TEXT SECTION
——

There was a time when no one filmed a gunfight like John Woo. Calling him a director is less apt than calling him a choreographer, as his films’ action scenes recall carefully staged dance numbers where music is replaced with the sounds of gunfire and the actors exhibit the grace and fluidity of ballerinas. It’s hard not to sit transfixed, guffawing at the outrageousness — and elegance — of it all. The violence in Woo’s films is often just as beautiful as it is painful to watch.

“Hard-Boiled,” made in 1992, is Woo’s magnum opus, the last film he made in Hong Kong before fleeing to the United States as reunification with China drew near. It’s the film that best exemplifies his penchant for turning what could have been standard “big-car-go-boom” action set-pieces into stunning displays of color, sound and movement. But more importantly, it’s damn fun.

Woo’s most famous leading man, Chow Yun-Fat (“Crouching Tiger, Hidden Dragon”) plays Inspector “Tequila” Yuen, a cop from the Clint Eastwood School of Shoot First, Talk Later. He’s cool, he’s tough and he’s bad at taking orders. When his partner is killed in a shootout with gangsters, he sets off on a quest for revenge that inadvertently endangers the life of an undercover cop (Tony Leung) working for one of the men responsible, slimy gun-smuggler Johnny Wong (Anthony Wong). Eventually the two cops pair up and the result is a climactic showdown with the Triads that turns a hospital into a war zone.

Now, it must be admitted that “Hard-Boiled” is ridiculous. Scenes of vicious bloodshed are spliced with moments of syrupy light-heartedness, like when Chow takes a break from plugging holes in bad guys’ heads to care for a frightened infant, who promptly pees on his leg. But the film is so visceral it doesn’t matter. Sometimes running full-force, sometimes stumbling, it nevertheless always manages to reach the next level of outrageousness, culminating in a trance-inducing climax.

——

STUDY MATERIAL
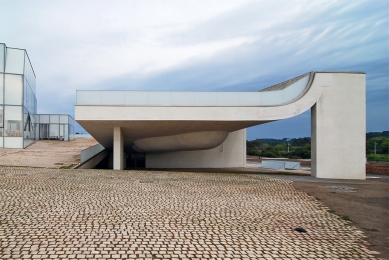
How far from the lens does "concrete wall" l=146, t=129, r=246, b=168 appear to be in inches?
1141

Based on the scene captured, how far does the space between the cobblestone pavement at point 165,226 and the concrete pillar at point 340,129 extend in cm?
885

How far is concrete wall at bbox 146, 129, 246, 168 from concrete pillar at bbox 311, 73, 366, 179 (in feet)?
40.8

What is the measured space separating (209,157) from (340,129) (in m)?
13.7

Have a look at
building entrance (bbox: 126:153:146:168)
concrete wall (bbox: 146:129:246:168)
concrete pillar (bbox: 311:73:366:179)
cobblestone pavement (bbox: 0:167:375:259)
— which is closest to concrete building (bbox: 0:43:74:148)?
building entrance (bbox: 126:153:146:168)

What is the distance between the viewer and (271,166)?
31156mm

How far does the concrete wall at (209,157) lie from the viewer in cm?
2898

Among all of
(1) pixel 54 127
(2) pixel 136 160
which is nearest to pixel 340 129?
(2) pixel 136 160

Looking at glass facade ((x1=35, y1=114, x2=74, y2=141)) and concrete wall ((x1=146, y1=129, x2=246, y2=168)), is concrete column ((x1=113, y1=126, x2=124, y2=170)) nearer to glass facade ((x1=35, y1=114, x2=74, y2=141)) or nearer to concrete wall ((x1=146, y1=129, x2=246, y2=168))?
concrete wall ((x1=146, y1=129, x2=246, y2=168))

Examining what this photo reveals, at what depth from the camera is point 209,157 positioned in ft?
95.9

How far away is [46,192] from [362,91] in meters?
17.4

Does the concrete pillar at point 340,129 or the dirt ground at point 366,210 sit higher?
the concrete pillar at point 340,129

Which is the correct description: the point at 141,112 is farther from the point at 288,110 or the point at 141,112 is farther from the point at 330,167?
the point at 330,167

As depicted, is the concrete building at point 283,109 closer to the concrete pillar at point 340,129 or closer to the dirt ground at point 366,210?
the concrete pillar at point 340,129

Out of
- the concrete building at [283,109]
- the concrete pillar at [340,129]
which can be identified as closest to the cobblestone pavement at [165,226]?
the concrete building at [283,109]
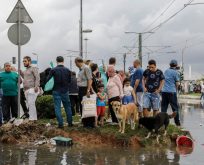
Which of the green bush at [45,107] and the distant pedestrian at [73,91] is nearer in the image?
the green bush at [45,107]

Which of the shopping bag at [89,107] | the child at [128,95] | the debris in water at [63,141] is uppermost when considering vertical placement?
the child at [128,95]

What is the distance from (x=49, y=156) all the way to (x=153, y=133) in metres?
3.08

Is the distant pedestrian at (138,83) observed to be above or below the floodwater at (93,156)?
above

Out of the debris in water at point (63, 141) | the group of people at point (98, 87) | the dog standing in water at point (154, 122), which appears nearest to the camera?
the debris in water at point (63, 141)

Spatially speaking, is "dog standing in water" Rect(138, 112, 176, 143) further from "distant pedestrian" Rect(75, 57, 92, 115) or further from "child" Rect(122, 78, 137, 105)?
"distant pedestrian" Rect(75, 57, 92, 115)

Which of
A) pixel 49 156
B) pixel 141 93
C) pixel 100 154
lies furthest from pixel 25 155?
pixel 141 93

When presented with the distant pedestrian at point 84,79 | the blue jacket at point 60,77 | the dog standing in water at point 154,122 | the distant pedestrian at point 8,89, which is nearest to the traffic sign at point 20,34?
the distant pedestrian at point 8,89

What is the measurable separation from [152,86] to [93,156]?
10.7ft

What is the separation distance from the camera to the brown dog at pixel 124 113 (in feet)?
40.1

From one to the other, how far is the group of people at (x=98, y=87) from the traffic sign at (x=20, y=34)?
64 cm

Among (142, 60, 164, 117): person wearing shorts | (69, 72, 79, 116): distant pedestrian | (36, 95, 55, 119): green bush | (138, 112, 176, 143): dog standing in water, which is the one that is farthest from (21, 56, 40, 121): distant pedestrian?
(138, 112, 176, 143): dog standing in water

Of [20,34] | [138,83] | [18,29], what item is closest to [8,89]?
[20,34]

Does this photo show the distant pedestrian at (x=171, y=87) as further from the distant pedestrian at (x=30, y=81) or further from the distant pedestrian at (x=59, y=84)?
the distant pedestrian at (x=30, y=81)

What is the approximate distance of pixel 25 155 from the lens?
1013cm
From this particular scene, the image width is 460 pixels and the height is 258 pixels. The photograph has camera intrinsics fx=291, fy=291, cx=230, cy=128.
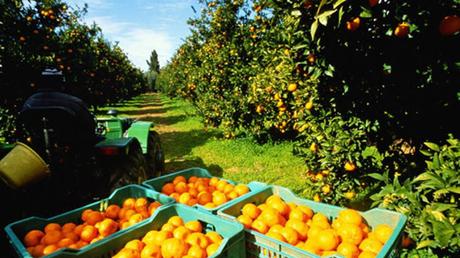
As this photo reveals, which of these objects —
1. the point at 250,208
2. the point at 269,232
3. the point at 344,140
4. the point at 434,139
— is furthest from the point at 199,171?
Result: the point at 434,139

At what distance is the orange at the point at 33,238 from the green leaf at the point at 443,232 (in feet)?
9.44

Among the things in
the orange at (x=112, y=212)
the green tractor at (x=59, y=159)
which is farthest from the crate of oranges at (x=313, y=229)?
the green tractor at (x=59, y=159)

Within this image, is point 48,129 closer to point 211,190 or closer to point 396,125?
point 211,190

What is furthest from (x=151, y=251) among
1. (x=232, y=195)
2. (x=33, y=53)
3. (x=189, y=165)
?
(x=33, y=53)

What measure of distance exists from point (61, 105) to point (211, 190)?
1.83m

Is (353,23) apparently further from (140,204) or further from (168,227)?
(140,204)

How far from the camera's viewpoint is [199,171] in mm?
3482

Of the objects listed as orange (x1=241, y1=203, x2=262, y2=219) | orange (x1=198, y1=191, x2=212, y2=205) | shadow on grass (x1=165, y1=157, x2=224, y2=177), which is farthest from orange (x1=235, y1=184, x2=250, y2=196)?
shadow on grass (x1=165, y1=157, x2=224, y2=177)

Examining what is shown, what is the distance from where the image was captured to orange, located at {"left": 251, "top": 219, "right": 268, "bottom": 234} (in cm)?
218

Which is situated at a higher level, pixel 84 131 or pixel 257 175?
pixel 84 131

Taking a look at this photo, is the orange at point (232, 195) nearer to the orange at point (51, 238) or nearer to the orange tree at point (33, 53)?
the orange at point (51, 238)

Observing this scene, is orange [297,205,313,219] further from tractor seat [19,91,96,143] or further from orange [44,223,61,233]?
tractor seat [19,91,96,143]

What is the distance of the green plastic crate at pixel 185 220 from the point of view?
1.83 metres

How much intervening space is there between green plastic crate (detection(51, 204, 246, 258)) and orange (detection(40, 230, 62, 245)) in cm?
46
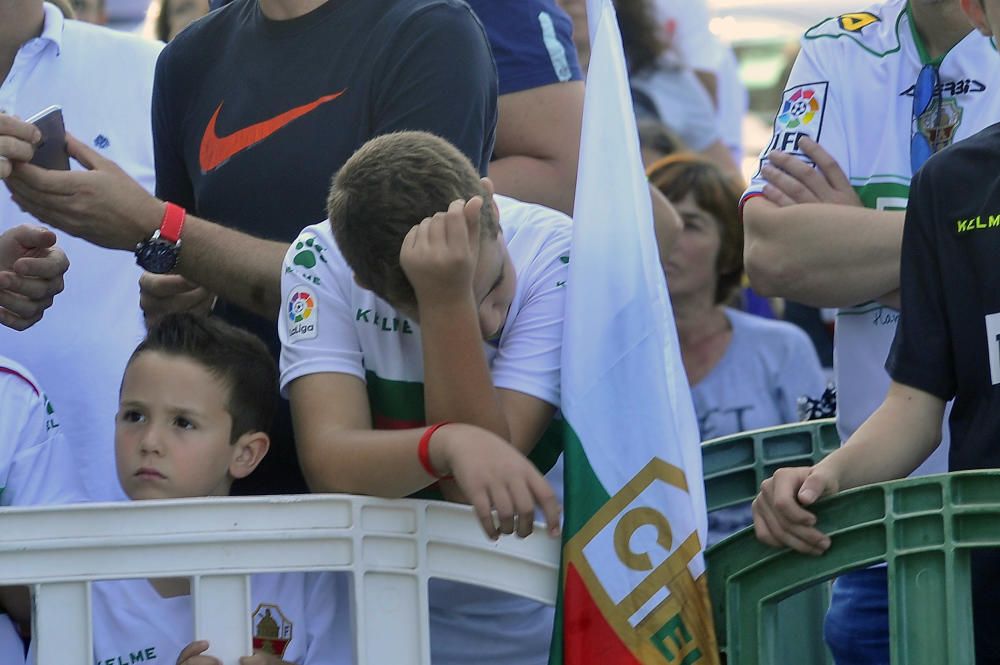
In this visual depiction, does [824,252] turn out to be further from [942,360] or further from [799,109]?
[942,360]

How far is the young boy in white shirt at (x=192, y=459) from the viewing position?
7.68ft

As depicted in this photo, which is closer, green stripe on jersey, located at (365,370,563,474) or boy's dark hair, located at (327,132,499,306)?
boy's dark hair, located at (327,132,499,306)

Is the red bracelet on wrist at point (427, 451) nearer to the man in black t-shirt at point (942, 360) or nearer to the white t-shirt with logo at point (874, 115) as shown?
the man in black t-shirt at point (942, 360)

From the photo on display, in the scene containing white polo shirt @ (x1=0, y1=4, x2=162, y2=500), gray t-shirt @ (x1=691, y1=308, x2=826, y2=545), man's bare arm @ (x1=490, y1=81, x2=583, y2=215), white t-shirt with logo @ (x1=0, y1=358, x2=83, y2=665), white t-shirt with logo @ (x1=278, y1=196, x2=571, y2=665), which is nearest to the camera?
white t-shirt with logo @ (x1=278, y1=196, x2=571, y2=665)

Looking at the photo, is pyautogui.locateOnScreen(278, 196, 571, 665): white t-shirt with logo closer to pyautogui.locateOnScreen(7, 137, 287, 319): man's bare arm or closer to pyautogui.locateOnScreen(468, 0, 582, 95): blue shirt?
pyautogui.locateOnScreen(7, 137, 287, 319): man's bare arm

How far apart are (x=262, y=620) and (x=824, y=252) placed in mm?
1022

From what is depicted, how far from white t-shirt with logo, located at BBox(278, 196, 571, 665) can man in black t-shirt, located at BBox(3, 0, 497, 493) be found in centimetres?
19

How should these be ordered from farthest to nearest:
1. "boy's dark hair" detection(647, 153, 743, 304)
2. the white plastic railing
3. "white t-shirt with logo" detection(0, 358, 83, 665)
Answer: "boy's dark hair" detection(647, 153, 743, 304)
"white t-shirt with logo" detection(0, 358, 83, 665)
the white plastic railing

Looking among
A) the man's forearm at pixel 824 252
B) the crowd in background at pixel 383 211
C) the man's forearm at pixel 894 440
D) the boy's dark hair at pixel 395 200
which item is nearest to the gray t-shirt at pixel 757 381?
the crowd in background at pixel 383 211

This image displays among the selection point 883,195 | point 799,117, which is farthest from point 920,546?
point 799,117

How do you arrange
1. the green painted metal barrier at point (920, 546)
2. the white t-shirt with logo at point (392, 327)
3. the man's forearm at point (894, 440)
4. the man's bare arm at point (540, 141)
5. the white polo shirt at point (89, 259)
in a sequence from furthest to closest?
the white polo shirt at point (89, 259), the man's bare arm at point (540, 141), the white t-shirt with logo at point (392, 327), the man's forearm at point (894, 440), the green painted metal barrier at point (920, 546)

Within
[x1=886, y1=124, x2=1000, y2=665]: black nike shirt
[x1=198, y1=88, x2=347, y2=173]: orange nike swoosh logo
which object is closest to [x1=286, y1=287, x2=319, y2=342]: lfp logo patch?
[x1=198, y1=88, x2=347, y2=173]: orange nike swoosh logo

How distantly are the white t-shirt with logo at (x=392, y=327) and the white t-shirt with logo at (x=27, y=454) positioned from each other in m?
0.40

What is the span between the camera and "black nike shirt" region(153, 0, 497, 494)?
8.27 ft
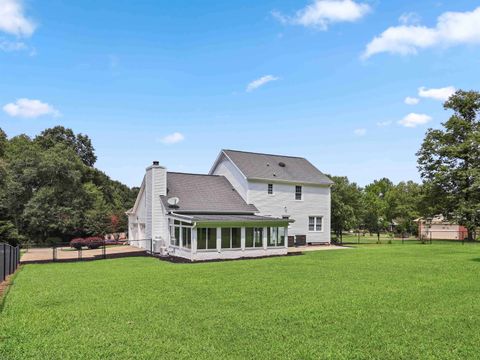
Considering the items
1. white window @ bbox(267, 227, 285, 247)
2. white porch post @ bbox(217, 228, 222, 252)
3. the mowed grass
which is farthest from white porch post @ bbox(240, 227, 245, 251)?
the mowed grass

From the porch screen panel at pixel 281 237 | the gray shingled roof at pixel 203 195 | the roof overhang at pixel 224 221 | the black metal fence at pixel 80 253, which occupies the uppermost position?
the gray shingled roof at pixel 203 195

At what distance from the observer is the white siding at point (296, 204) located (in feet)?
102

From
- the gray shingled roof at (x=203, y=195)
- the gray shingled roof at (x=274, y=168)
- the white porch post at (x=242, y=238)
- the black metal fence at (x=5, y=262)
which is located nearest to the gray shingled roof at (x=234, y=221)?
the white porch post at (x=242, y=238)

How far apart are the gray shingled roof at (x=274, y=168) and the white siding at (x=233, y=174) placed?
0.52 metres

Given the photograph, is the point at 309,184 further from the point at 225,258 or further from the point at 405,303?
the point at 405,303

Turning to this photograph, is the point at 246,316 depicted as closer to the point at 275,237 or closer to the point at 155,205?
the point at 275,237

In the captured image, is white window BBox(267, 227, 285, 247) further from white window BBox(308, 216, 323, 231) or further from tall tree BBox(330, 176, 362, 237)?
tall tree BBox(330, 176, 362, 237)

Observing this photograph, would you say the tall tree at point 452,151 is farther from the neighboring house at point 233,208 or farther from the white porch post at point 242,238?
the white porch post at point 242,238

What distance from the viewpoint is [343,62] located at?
22.3 meters

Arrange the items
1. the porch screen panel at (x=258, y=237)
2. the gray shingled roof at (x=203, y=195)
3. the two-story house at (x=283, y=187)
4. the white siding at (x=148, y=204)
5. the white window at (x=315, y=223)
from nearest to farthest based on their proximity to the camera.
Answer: the porch screen panel at (x=258, y=237) < the gray shingled roof at (x=203, y=195) < the white siding at (x=148, y=204) < the two-story house at (x=283, y=187) < the white window at (x=315, y=223)

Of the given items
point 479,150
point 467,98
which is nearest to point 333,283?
point 479,150

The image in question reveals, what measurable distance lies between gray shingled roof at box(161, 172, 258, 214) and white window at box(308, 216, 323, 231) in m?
6.44

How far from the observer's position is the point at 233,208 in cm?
2880

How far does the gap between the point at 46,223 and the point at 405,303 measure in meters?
32.6
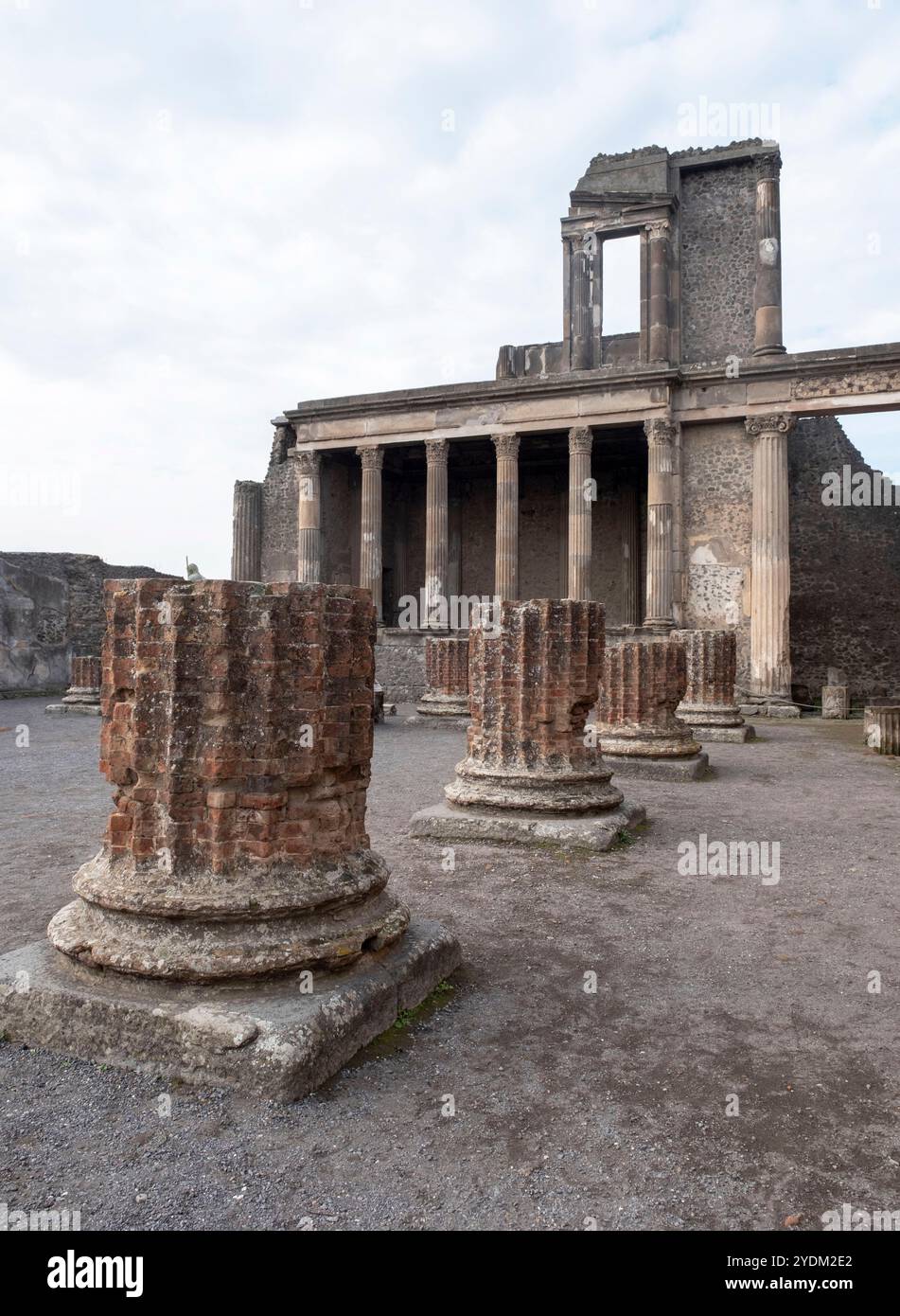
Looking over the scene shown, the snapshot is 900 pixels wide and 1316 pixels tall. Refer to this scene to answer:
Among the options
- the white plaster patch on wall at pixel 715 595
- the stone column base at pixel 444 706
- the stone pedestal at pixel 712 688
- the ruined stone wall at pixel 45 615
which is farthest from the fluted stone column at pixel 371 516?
the stone pedestal at pixel 712 688

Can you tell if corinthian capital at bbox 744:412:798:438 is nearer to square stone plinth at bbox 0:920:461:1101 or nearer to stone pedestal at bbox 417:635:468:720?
stone pedestal at bbox 417:635:468:720

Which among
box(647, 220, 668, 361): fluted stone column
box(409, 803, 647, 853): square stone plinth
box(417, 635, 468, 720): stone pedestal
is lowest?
box(409, 803, 647, 853): square stone plinth

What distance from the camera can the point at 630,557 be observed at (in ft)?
78.4

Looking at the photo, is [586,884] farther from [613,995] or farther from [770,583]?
[770,583]

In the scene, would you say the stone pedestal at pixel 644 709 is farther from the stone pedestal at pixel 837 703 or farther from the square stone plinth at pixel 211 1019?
the stone pedestal at pixel 837 703

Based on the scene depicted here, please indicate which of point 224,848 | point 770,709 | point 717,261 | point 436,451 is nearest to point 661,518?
point 770,709

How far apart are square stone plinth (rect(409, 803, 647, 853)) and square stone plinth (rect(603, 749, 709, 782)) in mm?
2473

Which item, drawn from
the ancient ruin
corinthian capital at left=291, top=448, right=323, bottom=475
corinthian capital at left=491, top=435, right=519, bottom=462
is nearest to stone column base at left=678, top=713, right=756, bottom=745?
the ancient ruin

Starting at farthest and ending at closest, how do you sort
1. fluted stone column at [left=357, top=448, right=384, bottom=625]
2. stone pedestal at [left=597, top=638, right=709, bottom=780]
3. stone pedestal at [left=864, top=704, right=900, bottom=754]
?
fluted stone column at [left=357, top=448, right=384, bottom=625]
stone pedestal at [left=864, top=704, right=900, bottom=754]
stone pedestal at [left=597, top=638, right=709, bottom=780]

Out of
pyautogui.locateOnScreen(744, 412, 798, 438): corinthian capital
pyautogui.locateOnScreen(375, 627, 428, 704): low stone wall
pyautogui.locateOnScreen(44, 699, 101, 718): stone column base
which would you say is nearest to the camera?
pyautogui.locateOnScreen(44, 699, 101, 718): stone column base

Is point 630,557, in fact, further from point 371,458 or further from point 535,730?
point 535,730

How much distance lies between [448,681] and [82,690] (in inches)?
243

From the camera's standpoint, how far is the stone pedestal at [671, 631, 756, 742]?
11.5m

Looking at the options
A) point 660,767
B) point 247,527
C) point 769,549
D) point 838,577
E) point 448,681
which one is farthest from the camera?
point 247,527
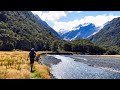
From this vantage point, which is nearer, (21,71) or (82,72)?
(21,71)

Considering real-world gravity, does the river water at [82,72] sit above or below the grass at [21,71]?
below

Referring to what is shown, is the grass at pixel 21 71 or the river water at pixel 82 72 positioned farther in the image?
the river water at pixel 82 72

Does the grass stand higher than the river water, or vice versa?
the grass

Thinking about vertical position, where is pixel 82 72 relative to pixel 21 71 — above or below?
below

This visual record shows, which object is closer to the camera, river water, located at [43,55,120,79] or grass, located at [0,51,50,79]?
grass, located at [0,51,50,79]

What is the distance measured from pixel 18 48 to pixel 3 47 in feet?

——

WORK ORDER 1
For each statement, say whether it agrees with the review of "Hard-Boiled." Give yes or no and quote the words of the review that decide it.
(a) The film was made in 1992.
(b) Tony Leung plays the gun-smuggler.
(c) The climactic showdown takes place in a hospital.
WORK ORDER 2
Quote the part of the "Hard-Boiled" review that begins at the words "There was a" and ends after the words "it’s damn fun.".
WORK ORDER 3
Extend the review of "Hard-Boiled" beyond its final sentence.
The records are material apart from the review of "Hard-Boiled."

WRITTEN RESPONSE 1
(a) Yes: "“Hard-Boiled,” made in 1992, is Woo’s magnum opus"
(b) No: "slimy gun-smuggler Johnny Wong (Anthony Wong)"
(c) Yes: "a climactic showdown with the Triads that turns a hospital into a war zone"

WRITTEN RESPONSE 2
There was a time when no one filmed a gunfight like John Woo. Calling him a director is less apt than calling him a choreographer, as his films’ action scenes recall carefully staged dance numbers where music is replaced with the sounds of gunfire and the actors exhibit the grace and fluidity of ballerinas. It’s hard not to sit transfixed, guffawing at the outrageousness — and elegance — of it all. The violence in Woo’s films is often just as beautiful as it is painful to watch.

“Hard-Boiled,” made in 1992, is Woo’s magnum opus, the last film he made in Hong Kong before fleeing to the United States as reunification with China drew near. It’s the film that best exemplifies his penchant for turning what could have been standard “big-car-go-boom” action set-pieces into stunning displays of color, sound and movement. But more importantly, it’s damn fun.

WRITTEN RESPONSE 3
Here, Woo does what only a select few directors could ever do: turn a typical piece of genre fare into art without alienating its core audience. “Hard-Boiled” is raucous, fast-paced and entertaining, but it also manages to transcend its place as a mere exploitation piece, even wowing critics who would pan similar films.

The film is also a fantastic showcase for Chow, the kind of lead who takes a flatly-written role like “Tequila” and turns it into a character who is nothing short of mythical. The movie wouldn’t be half as good without him, as he emanates the kind of effortless cool other action stars couldn’t achieve had they doused themselves in Arctic water. When he slides down a banister, guns blazing in both hands, it’s like witnessing the second coming of Steve McQueen.

But this is first and foremost a John Woo film, and the action scenes are what make “Hard-Boiled” the masterpiece it is. The oft-noted climax is the obvious centerpiece (it takes up the entire second half of the film, after all), but the opening scene, set in a traditional Hong Kong teahouse, is really what perfectly captures the — pardon the pun — explosiveness of Woo’s style. It combines striking imagery with eye-wincing nastiness at its pinnacle when Chow, covered in flour, is splattered with bright-red blood after shooting a gangster in the head. It just goes to show that even the basest of genre films can be elevated to a higher level by a filmmaker with vision to spare.